A structured set of objections, weighed in public.

Desk editor's note, referee report, simulated authors' rebuttal, and a circularity audit. Tearing a paper down is the easy half of reading it; the pith above is the substance, this is the friction.

Referee Report

2 major / 2 minor

Summary. The paper introduces GIT, a generative image-to-text transformer consisting of a single image encoder and text decoder trained end-to-end under a unified language modeling objective. By scaling pre-training data volume and model size, the authors claim new state-of-the-art results on 12 vision-language benchmarks (including image/video captioning and VQA), with the model surpassing human performance on TextCaps (138.2 vs. 125.5 CIDEr) for the first time; they also present generation-based schemes for image classification and scene text recognition.

Significance. If the empirical claims hold after verification, the work would be significant for demonstrating that a minimal encoder-decoder architecture under a single LM objective can unify tasks and exceed prior complex models that rely on external modules (detectors, OCR). This would underscore the value of scale over architectural elaboration and simplify the design space for vision-language models. Code release supports reproducibility.

major comments (2)
  1. [Experiments] Experimental sections: the manuscript reports strong benchmark numbers and SOTA claims but provides no ablations or matched-scale re-runs that hold pre-training data volume and parameter count fixed while restoring external modules or multi-encoder designs from prior work. This is load-bearing for the central unification claim, as it leaves open whether gains derive primarily from scaling rather than simplification.
  2. [TextCaps Evaluation] TextCaps results (Table X, CIDEr row): the 138.2 score surpassing human performance is presented without error analysis or ablation on how the image encoder captures scene text in the absence of explicit OCR; this weakens confidence that the architecture generalizes beyond the specific training distribution.
minor comments (2)
  1. [Method] Notation for the image encoder and text decoder could be clarified with explicit equations showing the joint LM loss formulation.
  2. [Figures] Figure captions for benchmark comparisons should include the exact prior methods and their scales for direct visual comparison.

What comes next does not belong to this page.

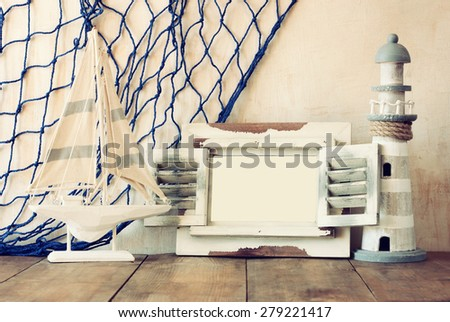 old vintage wooden white frame, lighthouse and sailing boat on wooden table. vintage filtered image. nautical lifestyle concept  - stock photo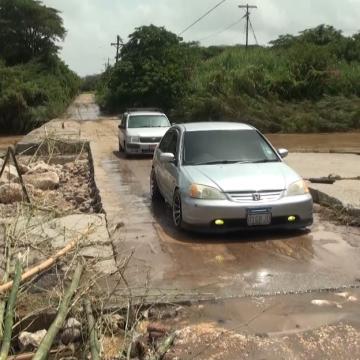 Alley Bridge Damaged by Tropical Storm Grace's Heavy Rains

Simulated Author's Rebuttal

2 responses · 0 unresolved

We thank the referee for the constructive feedback and for recognizing the potential significance of our simplified architecture. We address each major comment below, indicating where revisions will be made to strengthen the manuscript.

read point-by-point responses
  1. Referee: [Experiments] Experimental sections: the manuscript reports strong benchmark numbers and SOTA claims but provides no ablations or matched-scale re-runs that hold pre-training data volume and parameter count fixed while restoring external modules or multi-encoder designs from prior work. This is load-bearing for the central unification claim, as it leaves open whether gains derive primarily from scaling rather than simplification.

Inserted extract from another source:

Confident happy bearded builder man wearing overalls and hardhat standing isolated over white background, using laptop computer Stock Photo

    Authors: We agree that matched-scale ablations re-implementing prior complex models (with external modules or multi-encoder designs) at identical data volume and parameter count would provide stronger isolation of the simplification benefit. Such experiments are computationally prohibitive at our scale. Our evidence instead rests on consistent outperformance of reported prior SOTA results that used more elaborate designs, combined with our internal scaling curves showing gains from model size and data. We will revise the experimental discussion to explicitly note this limitation and emphasize that the unification claim is supported by the single-architecture results rather than direct head-to-head re-runs. revision: partial

  2. Referee: [TextCaps Evaluation] TextCaps results (Table X, CIDEr row): the 138.2 score surpassing human performance is presented without error analysis or ablation on how the image encoder captures scene text in the absence of explicit OCR; this weakens confidence that the architecture generalizes beyond the specific training distribution.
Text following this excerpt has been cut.